Each factor must be separate and distinct to be valid.
For many of us, signing in to an account protected by 2FA means using 1Password to fill our password (verification), then proving we possess something to authenticate. That something is usually a second shared secret called a TOTP. We switch to our preferred TOTP-storage app, copy the one-time code, paste, and submit. Authentication is successful and we’re in. Sound familiar?
That process is two-step verification (2SV).
While you turn on the 2FA setting in your account, and subsequent sign-ins require your password and a TOTP, you lack a true second factor when both secrets originate from the same device. And that means you have the same level of protection whether you store your TOTP in 1Password or an authenticator app (on the same device).
Two’s a crowd
It’s important to acknowledge that 2SV is a very valid way to secure your accounts, and improves upon the standard use of a username and password (one-factor authentication). The additional required step can prevent account compromise by someone who gains access to your login information; it acts as a barrier regardless of TOTP location.
But there’s an incredibly specific (and unlikely) scenario in which storing your TOTP in a separate authenticator app may offer additional protection.
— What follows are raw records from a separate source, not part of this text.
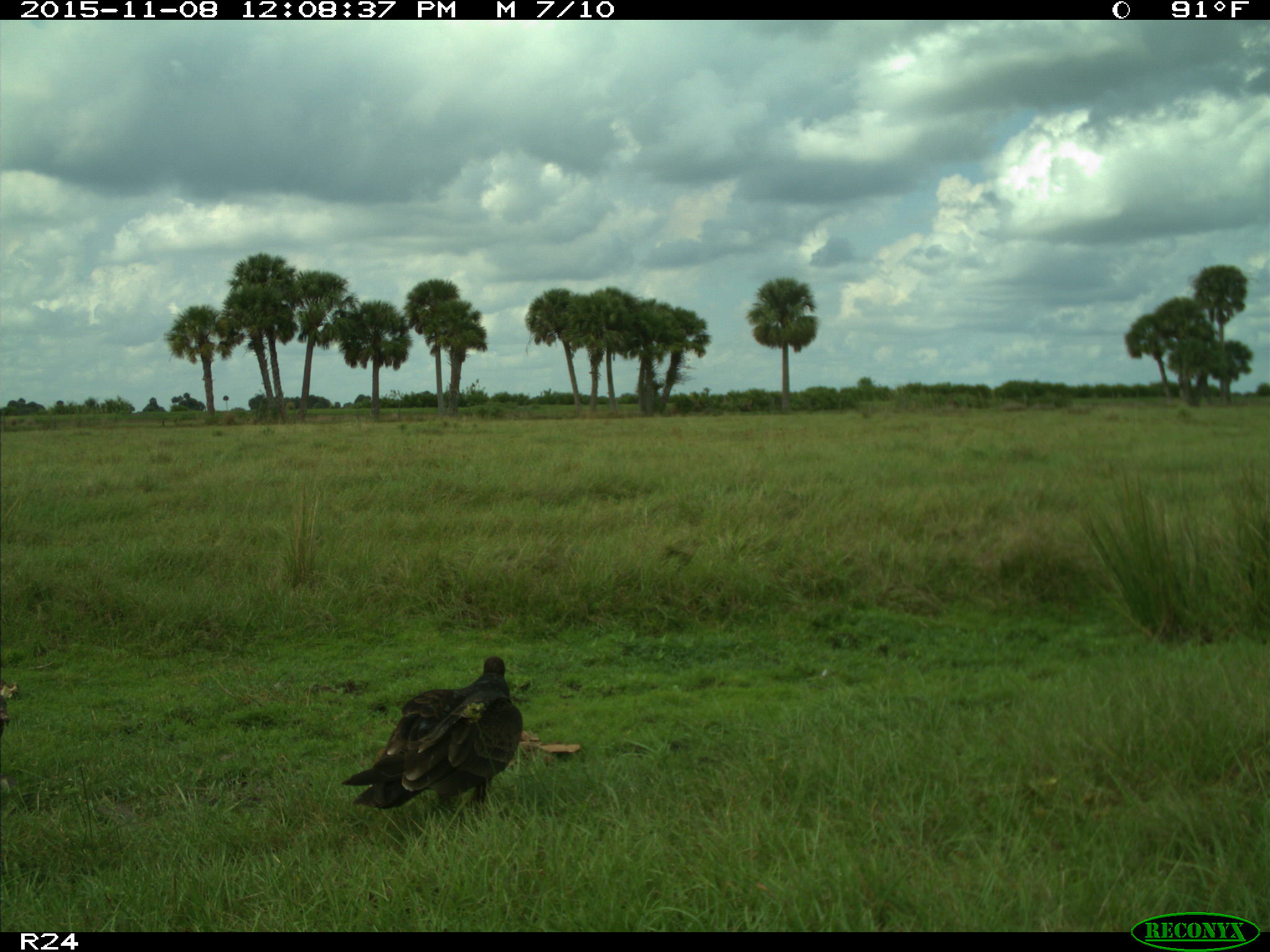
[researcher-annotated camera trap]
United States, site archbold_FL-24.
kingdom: Animalia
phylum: Chordata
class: Aves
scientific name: Aves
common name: birds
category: unidentified bird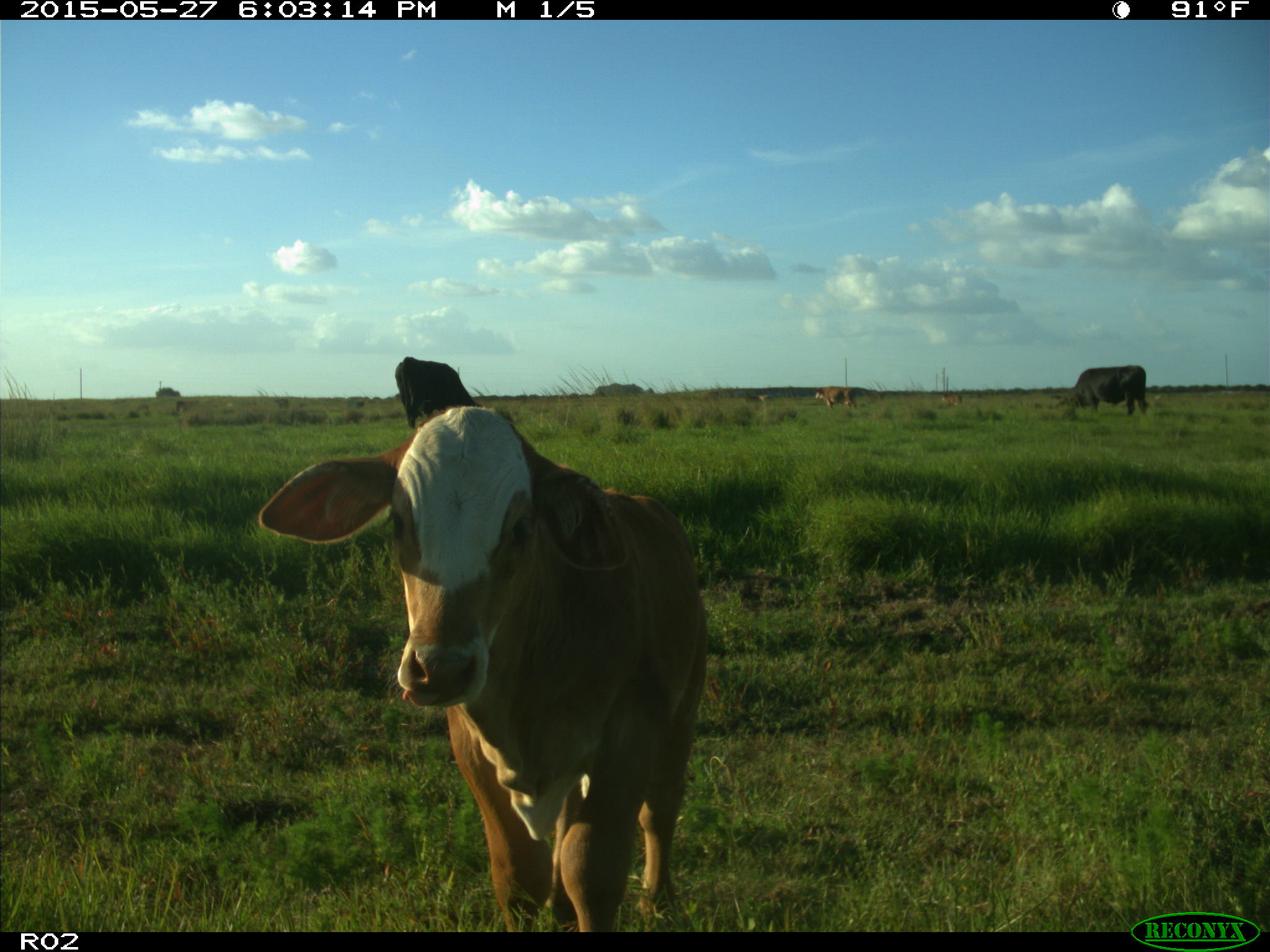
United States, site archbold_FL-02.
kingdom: Animalia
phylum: Chordata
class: Mammalia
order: Artiodactyla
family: Bovidae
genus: Bos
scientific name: Bos taurus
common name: domestic cow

If an attacker got ahold of your 1Password login information (and your 2FA secret if you’ve added that layer of protection to your 1Password account) but didn’t have control of your device, the separation between your passwords and TOTP could prove useful.
To my knowledge, there’s no authenticator app or password manager that can protect data from an attacker who has compromised the device itself.
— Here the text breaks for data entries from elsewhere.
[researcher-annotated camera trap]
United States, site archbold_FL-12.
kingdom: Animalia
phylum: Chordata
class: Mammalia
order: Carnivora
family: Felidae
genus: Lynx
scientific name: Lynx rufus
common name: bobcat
I hedged with may and could because this theoretical attacker who somehow gained access to your 1Password sign-in details would know your email address, Secret Key, and account password (at minimum). Anyone with the ability to gather that much sensitive intel is unlikely to see an authenticator as much of a challenge. And, to my knowledge, there’s no authenticator app or password manager on the market that can safeguard data on a compromised device.
So, I’ve addressed 1Password and authenticator apps but does any of this information matter when neither option offers true 2FA?
It takes two
I’ll explain why it matters.
We established that a true second factor is a device other than the one used to store your password — it might be a Yubikey, Titan, or an old device you use primarily for authentication. But that fact is secondary (appropriately) to a more important message:
There’s no wrong way to increase account security.
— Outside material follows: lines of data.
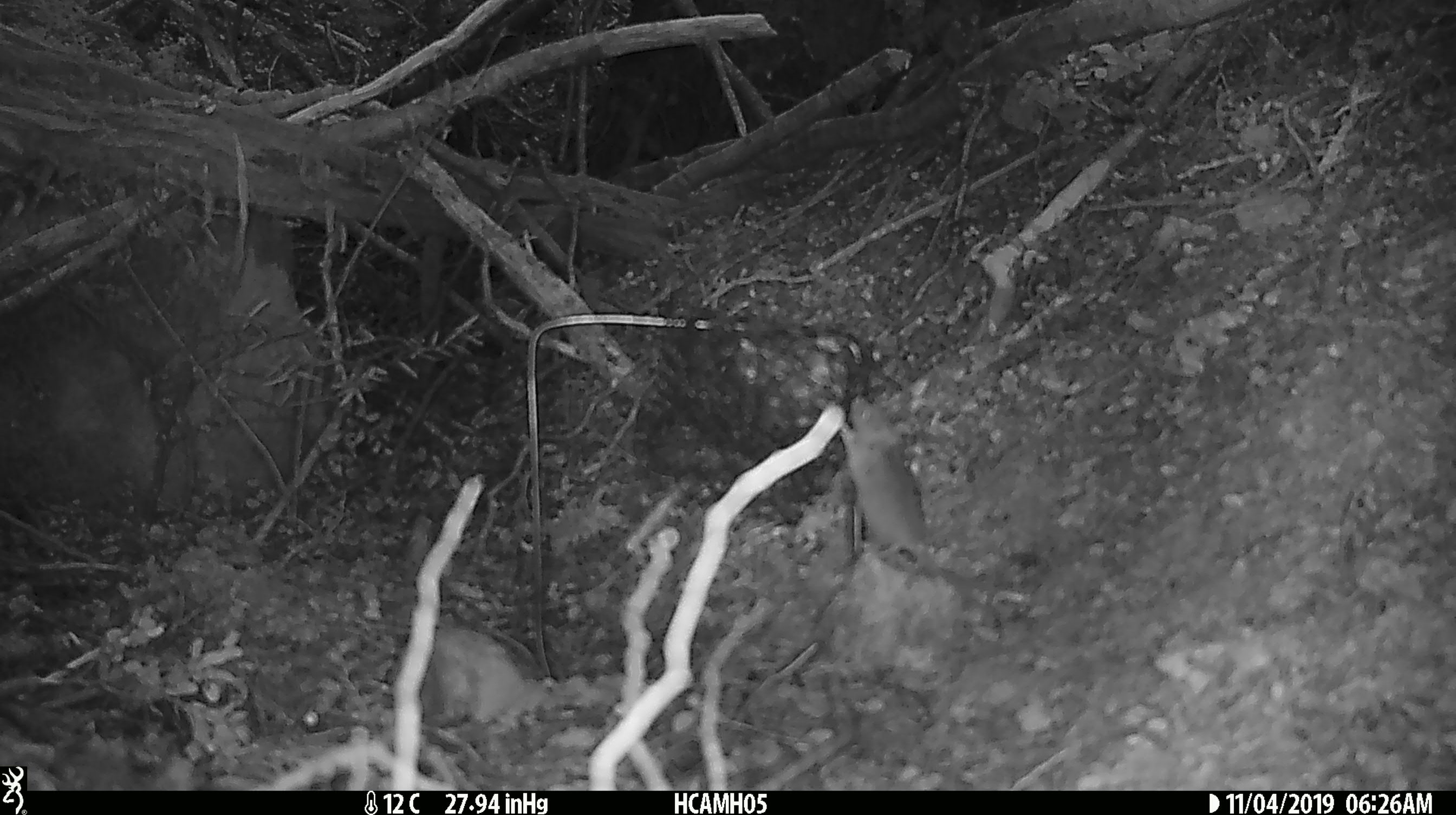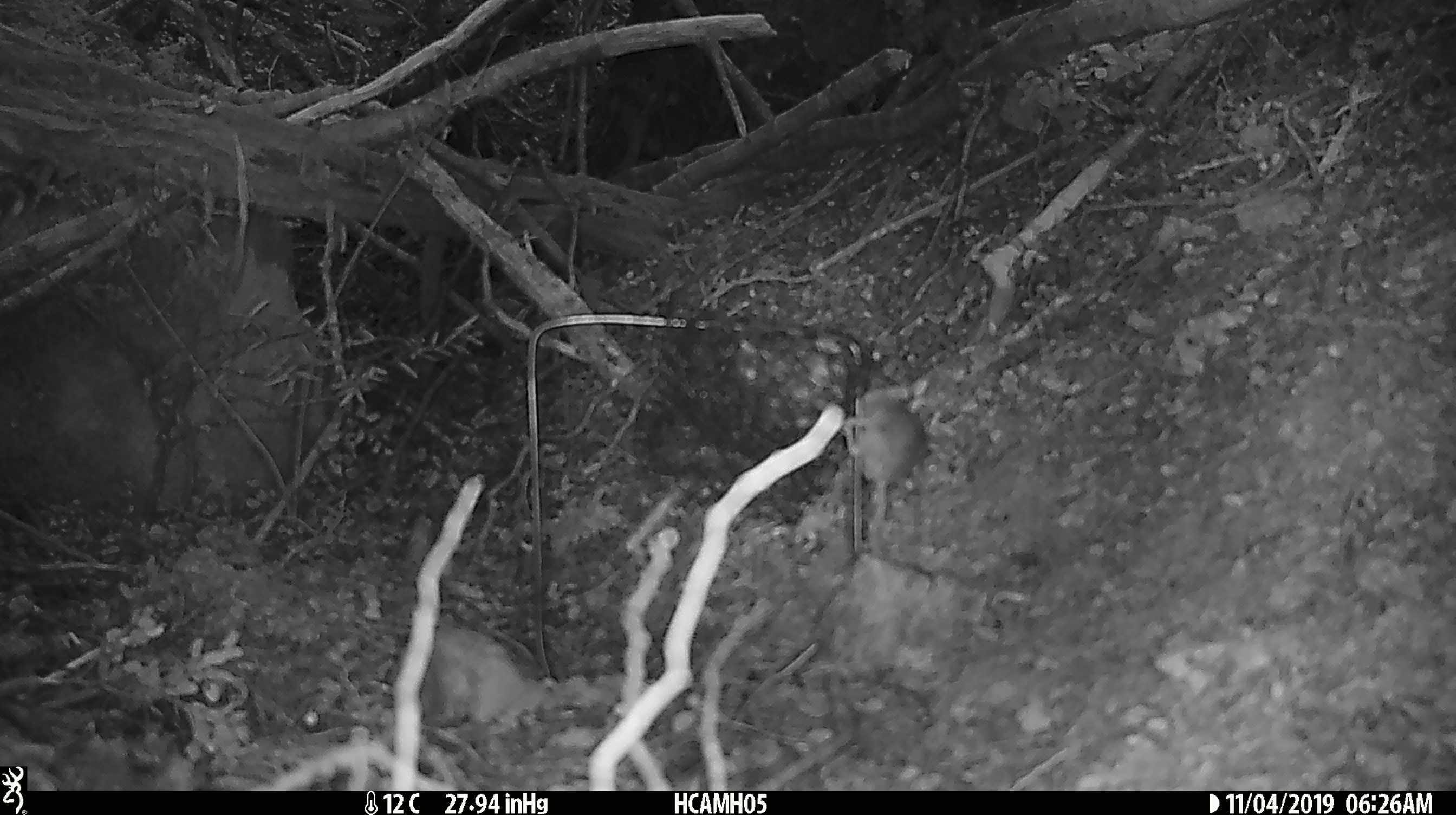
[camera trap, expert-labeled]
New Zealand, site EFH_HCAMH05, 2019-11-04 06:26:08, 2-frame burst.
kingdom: Animalia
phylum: Chordata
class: Mammalia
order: Rodentia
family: Muridae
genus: Mus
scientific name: Mus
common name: mouse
For every person who’s unwilling to storing their TOTP in 1Password for fear they’d keep all their (secret) eggs in one basket, there’s another person who decides to store their TOTP in 1Password in an effort to decrease their personal attack surface. 2
Storing your TOTP in 1Password rather than a separate app is a perfectly safe and reliable option. You’ll perform 2SV rather than 2FA, and those two steps will be faster and easier with your passwords and TOTP stored together — especially when 1Password is set up to fill TOTP automatically. The convenience will usually outweigh the fairly negligible amount of security that may be sacrificed.
The correct choice is the one that works best for you.
For the majority of people, storing TOTP in 1Password is well within their risk tolerance. There will always be those of you who will trade that convenience because you want or require the added protection of true 2FA. And to those faithful hardware key crew members: Think of your true second factor as less “extra layer of security,” and more granular protection that will apply only if you’re subject to certain forms of attack.
Security guidance is largely straightforward — X is bad, do Y instead — but two-factor security is a rare case in which the correct choice is the one that works best for you. It’s not the mechanism that matters. When 2FA is enabled, your account is safer, and that is 2FA the right way.